- TASKS FOR THIS EXERCISE
[A] In the Hyper-V article, what does everyone acknowledge about Hyper-V 3?
[B] Extend the Hyper-V article, picking up after its final sentence.

Original URL: https://www.theregister.com/2013/12/12/feature_microsoft_caught_in_virtual_monkey_trap/

Microsoft's licence riddles give Linux and pals a free ride to virtual domination

Hyper-V: The right answer to the wrong question

By Liam Proven

Posted in SaaS, 12th December 2013 11:02 GMT

Analysis Microsoft is caught in a monkey-trap, created by cloud computing and Free Software, coupled with short-term thinking and a dose of not-invented-here syndrome.

You know how monkey-traps work? You make a small hole in a coconut shell, put some bait in it and tie it to something. The monkey comes along, reaches in for the bait and grabs a handful. But when it tries to retrieve its prize, it can't: its fist won't fit through the hole. The monkey is trapped by its own greed. Under pressure, the animal isn't able to choose between escape and letting go of the goodies; you just walk up and whack it over the head.

That's the situation Microsoft is in right now with its virtualisation strategy.

While researching the Register Guide to Windows Server 2012 last year, I talked to a lot of people about Microsoft virtualisation compared to the competition: users, vendors and people implementing it. The results were not quite what you might expect. Everyone acknowledges that Hyper-V 3 is a huge improvement over previous versions and that it equals or exceeds the capabilities of VMware.

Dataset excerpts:
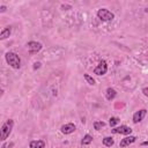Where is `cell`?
Masks as SVG:
<instances>
[{"instance_id": "1", "label": "cell", "mask_w": 148, "mask_h": 148, "mask_svg": "<svg viewBox=\"0 0 148 148\" xmlns=\"http://www.w3.org/2000/svg\"><path fill=\"white\" fill-rule=\"evenodd\" d=\"M5 58H6L7 64H8L12 68L18 69V68L21 67V59H20V57H18L15 52H7L6 56H5Z\"/></svg>"}, {"instance_id": "2", "label": "cell", "mask_w": 148, "mask_h": 148, "mask_svg": "<svg viewBox=\"0 0 148 148\" xmlns=\"http://www.w3.org/2000/svg\"><path fill=\"white\" fill-rule=\"evenodd\" d=\"M13 126H14V120H12V119H8L6 123L2 124L1 130H0V132H1V134H0V140H1V141H5V140L9 136V134H10V132H12V130H13Z\"/></svg>"}, {"instance_id": "3", "label": "cell", "mask_w": 148, "mask_h": 148, "mask_svg": "<svg viewBox=\"0 0 148 148\" xmlns=\"http://www.w3.org/2000/svg\"><path fill=\"white\" fill-rule=\"evenodd\" d=\"M97 17L103 22H110L114 18V14L106 8H101L97 10Z\"/></svg>"}, {"instance_id": "4", "label": "cell", "mask_w": 148, "mask_h": 148, "mask_svg": "<svg viewBox=\"0 0 148 148\" xmlns=\"http://www.w3.org/2000/svg\"><path fill=\"white\" fill-rule=\"evenodd\" d=\"M27 47H28V52H29V54H30V56H34V54H36L37 52H39V51L42 50L43 45H42L40 43H38V42L30 40V42L27 43Z\"/></svg>"}, {"instance_id": "5", "label": "cell", "mask_w": 148, "mask_h": 148, "mask_svg": "<svg viewBox=\"0 0 148 148\" xmlns=\"http://www.w3.org/2000/svg\"><path fill=\"white\" fill-rule=\"evenodd\" d=\"M106 72H108V65L105 60L99 61V64L94 68V74L96 75H104Z\"/></svg>"}, {"instance_id": "6", "label": "cell", "mask_w": 148, "mask_h": 148, "mask_svg": "<svg viewBox=\"0 0 148 148\" xmlns=\"http://www.w3.org/2000/svg\"><path fill=\"white\" fill-rule=\"evenodd\" d=\"M112 133L114 134H124V135H130L132 133V128L126 126V125H120L119 127H114L111 130Z\"/></svg>"}, {"instance_id": "7", "label": "cell", "mask_w": 148, "mask_h": 148, "mask_svg": "<svg viewBox=\"0 0 148 148\" xmlns=\"http://www.w3.org/2000/svg\"><path fill=\"white\" fill-rule=\"evenodd\" d=\"M146 114H147V110H146V109H141V110L136 111V112L133 114V123H134V124H138V123L142 121L143 118L146 117Z\"/></svg>"}, {"instance_id": "8", "label": "cell", "mask_w": 148, "mask_h": 148, "mask_svg": "<svg viewBox=\"0 0 148 148\" xmlns=\"http://www.w3.org/2000/svg\"><path fill=\"white\" fill-rule=\"evenodd\" d=\"M75 125L73 124V123H67V124H65V125H62L61 126V128H60V131H61V133H64V134H71V133H73L74 131H75Z\"/></svg>"}, {"instance_id": "9", "label": "cell", "mask_w": 148, "mask_h": 148, "mask_svg": "<svg viewBox=\"0 0 148 148\" xmlns=\"http://www.w3.org/2000/svg\"><path fill=\"white\" fill-rule=\"evenodd\" d=\"M135 141H136V136H134V135H130V136H126V138L121 139L119 146H120L121 148H124V147H127V146L132 145V143L135 142Z\"/></svg>"}, {"instance_id": "10", "label": "cell", "mask_w": 148, "mask_h": 148, "mask_svg": "<svg viewBox=\"0 0 148 148\" xmlns=\"http://www.w3.org/2000/svg\"><path fill=\"white\" fill-rule=\"evenodd\" d=\"M30 148H45V141L43 140H34L29 143Z\"/></svg>"}, {"instance_id": "11", "label": "cell", "mask_w": 148, "mask_h": 148, "mask_svg": "<svg viewBox=\"0 0 148 148\" xmlns=\"http://www.w3.org/2000/svg\"><path fill=\"white\" fill-rule=\"evenodd\" d=\"M116 96H117V92H116V90L113 88H108L105 90V97H106L108 101H112Z\"/></svg>"}, {"instance_id": "12", "label": "cell", "mask_w": 148, "mask_h": 148, "mask_svg": "<svg viewBox=\"0 0 148 148\" xmlns=\"http://www.w3.org/2000/svg\"><path fill=\"white\" fill-rule=\"evenodd\" d=\"M12 34V28L10 27H6L2 29V31L0 32V39H6L7 37H9Z\"/></svg>"}, {"instance_id": "13", "label": "cell", "mask_w": 148, "mask_h": 148, "mask_svg": "<svg viewBox=\"0 0 148 148\" xmlns=\"http://www.w3.org/2000/svg\"><path fill=\"white\" fill-rule=\"evenodd\" d=\"M91 142H92V136H91L90 134H86V135L82 138V140H81V145H83V146L90 145Z\"/></svg>"}, {"instance_id": "14", "label": "cell", "mask_w": 148, "mask_h": 148, "mask_svg": "<svg viewBox=\"0 0 148 148\" xmlns=\"http://www.w3.org/2000/svg\"><path fill=\"white\" fill-rule=\"evenodd\" d=\"M113 143H114V141H113V139L111 136H105L103 139V145L105 147H111V146H113Z\"/></svg>"}, {"instance_id": "15", "label": "cell", "mask_w": 148, "mask_h": 148, "mask_svg": "<svg viewBox=\"0 0 148 148\" xmlns=\"http://www.w3.org/2000/svg\"><path fill=\"white\" fill-rule=\"evenodd\" d=\"M104 126H105V123H104V121H95V123H94V128H95L96 131H101Z\"/></svg>"}, {"instance_id": "16", "label": "cell", "mask_w": 148, "mask_h": 148, "mask_svg": "<svg viewBox=\"0 0 148 148\" xmlns=\"http://www.w3.org/2000/svg\"><path fill=\"white\" fill-rule=\"evenodd\" d=\"M83 77L86 79V81H87L89 84H92V86L95 84V80H94V79H92V76H90L89 74H84V75H83Z\"/></svg>"}, {"instance_id": "17", "label": "cell", "mask_w": 148, "mask_h": 148, "mask_svg": "<svg viewBox=\"0 0 148 148\" xmlns=\"http://www.w3.org/2000/svg\"><path fill=\"white\" fill-rule=\"evenodd\" d=\"M118 123H119V118H117V117H111V118H110L109 124H110V126H111V127L116 126Z\"/></svg>"}, {"instance_id": "18", "label": "cell", "mask_w": 148, "mask_h": 148, "mask_svg": "<svg viewBox=\"0 0 148 148\" xmlns=\"http://www.w3.org/2000/svg\"><path fill=\"white\" fill-rule=\"evenodd\" d=\"M142 92H143V95H145V96H147V97H148V87H145V88L142 89Z\"/></svg>"}, {"instance_id": "19", "label": "cell", "mask_w": 148, "mask_h": 148, "mask_svg": "<svg viewBox=\"0 0 148 148\" xmlns=\"http://www.w3.org/2000/svg\"><path fill=\"white\" fill-rule=\"evenodd\" d=\"M39 67H40V62H35L34 68H35V69H37V68H39Z\"/></svg>"}, {"instance_id": "20", "label": "cell", "mask_w": 148, "mask_h": 148, "mask_svg": "<svg viewBox=\"0 0 148 148\" xmlns=\"http://www.w3.org/2000/svg\"><path fill=\"white\" fill-rule=\"evenodd\" d=\"M5 10H6V6H1L0 7V13H3Z\"/></svg>"}, {"instance_id": "21", "label": "cell", "mask_w": 148, "mask_h": 148, "mask_svg": "<svg viewBox=\"0 0 148 148\" xmlns=\"http://www.w3.org/2000/svg\"><path fill=\"white\" fill-rule=\"evenodd\" d=\"M13 146H14V142H10V143L8 145V147H7V148H12Z\"/></svg>"}, {"instance_id": "22", "label": "cell", "mask_w": 148, "mask_h": 148, "mask_svg": "<svg viewBox=\"0 0 148 148\" xmlns=\"http://www.w3.org/2000/svg\"><path fill=\"white\" fill-rule=\"evenodd\" d=\"M141 145H142V146H148V141H143Z\"/></svg>"}, {"instance_id": "23", "label": "cell", "mask_w": 148, "mask_h": 148, "mask_svg": "<svg viewBox=\"0 0 148 148\" xmlns=\"http://www.w3.org/2000/svg\"><path fill=\"white\" fill-rule=\"evenodd\" d=\"M1 148H6V145H2V147Z\"/></svg>"}]
</instances>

- FINAL ANSWERS
[A] That it is a huge improvement over previous versions and equals or exceeds the capabilities of VMware.

[B]
But most vendors said that this was irrelevant, because while VMware's licensing scheme is clear and simple, licensing virtualised Windows is horrifically complex – something that my esteemed co-author Trevor Pott covered in detail in the aforementioned e-book. You need licences for the OS running on the hardware – Microsoft doesn't recommend the freeware Hyper-V Server for serious workloads. Then you need to licence the copies of Windows running in the VMs, plus client licences for the workstations; then you need to do the same for layered products on top, such as Exchange or SQL Server. Of course, various bundles and deals apply to all this.

Familiarity or contempt?

Compare this with the open-source way. If you're running an all-Linux data centre, it's no bother. Linux has a choice of perfectly good, free, hypervisors, such as Xen and KVM. Unless you choose to go the commercial route and pay for VMware, RHEL or SLES, you don't need to license the host or the guests. Which is, of course, one of the main reasons why many cloud outfits use Linux – thousands of server instances and no licence fees. If you're running a mixture of Linux and proprietary commercial OSes, you run VMware – it's the industry standard and its licensing is clear and simple.

Microsoft's counter-offer is the familiarity of Windows and Windows tools, both for development and for management. This is what Azure and Hyper-V 3 are all about: Windows in the cloud and powerful tools for running lots of Windows VMs in the data centre. Windows all the way down. It's appealing – it’s a familiar platform, the management tools are good, and Windows techies are much cheaper than skilled Linux devops types.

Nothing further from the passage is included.